Chaque semaine sur euradio, Albrecht Sonntag, professeur à l’ESSCA Ecole de Management à Angers, nous ouvre son bloc-notes pour partager ses idées sur les questions d’actualité, en Europe et au-delà.
Aujourd’hui, vous vous mettez à la place de l’historien qui évalue en rétrospective ce qui s’est passé au cours de l’année 23. On vous écoute.
L’année 23, c’est l’année où quelque chose a basculé.
C’est peut-être l’année où la confiance en la démocratie libérale s’est effritée au point de passer un point de non-retour.
La République, et sa constitution, n’étaient plus perçues comme étant en mesure de trouver et de mettre en place des solutions pour les problèmes ressentis comme oppressants par un grand nombre de citoyen·nes.

### Jeu de données:

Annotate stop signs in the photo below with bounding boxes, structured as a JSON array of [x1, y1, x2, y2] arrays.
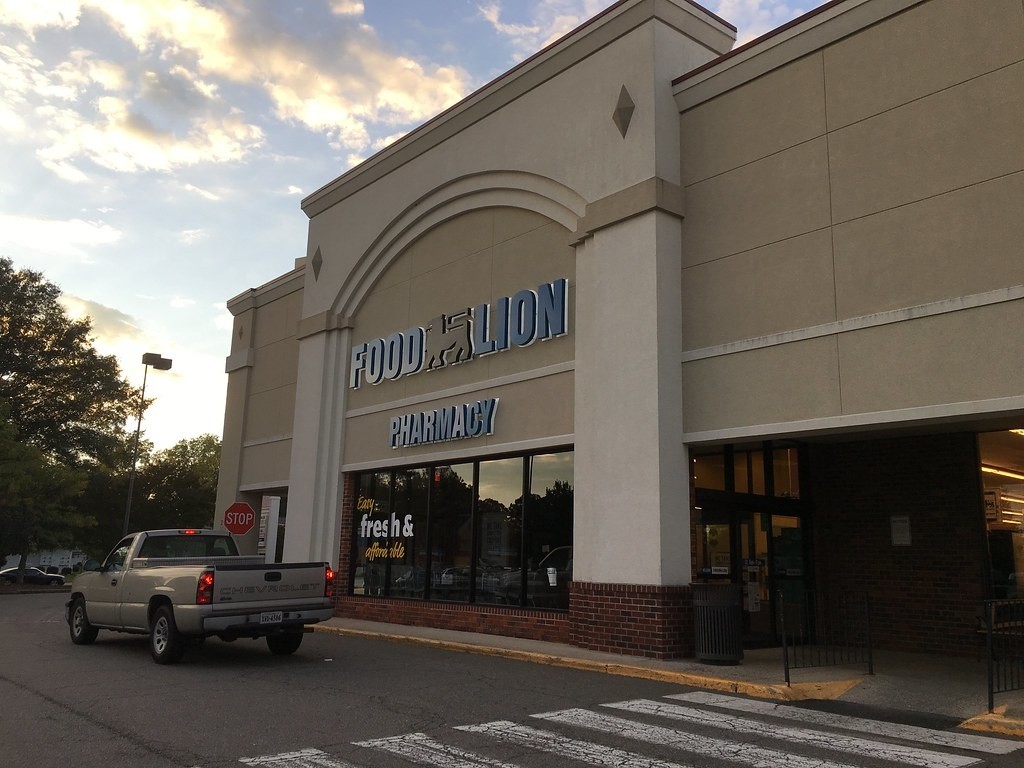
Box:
[[224, 502, 257, 535]]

### Consignes:
[a] Selon le texte fourni, dans quelle école Albrecht Sonntag est-il professeur ?
[b] Recopiez le passage du texte fourni qui s’ouvre sur les mots contenant « La République, et » et se referme sur « nombre de citoyen·nes. ».

### Réponses:
[a] À l’ESSCA Ecole de Management à Angers.

[b]
La République, et sa constitution, n’étaient plus perçues comme étant en mesure de trouver et de mettre en place des solutions pour les problèmes ressentis comme oppressants par un grand nombre de citoyen·nes.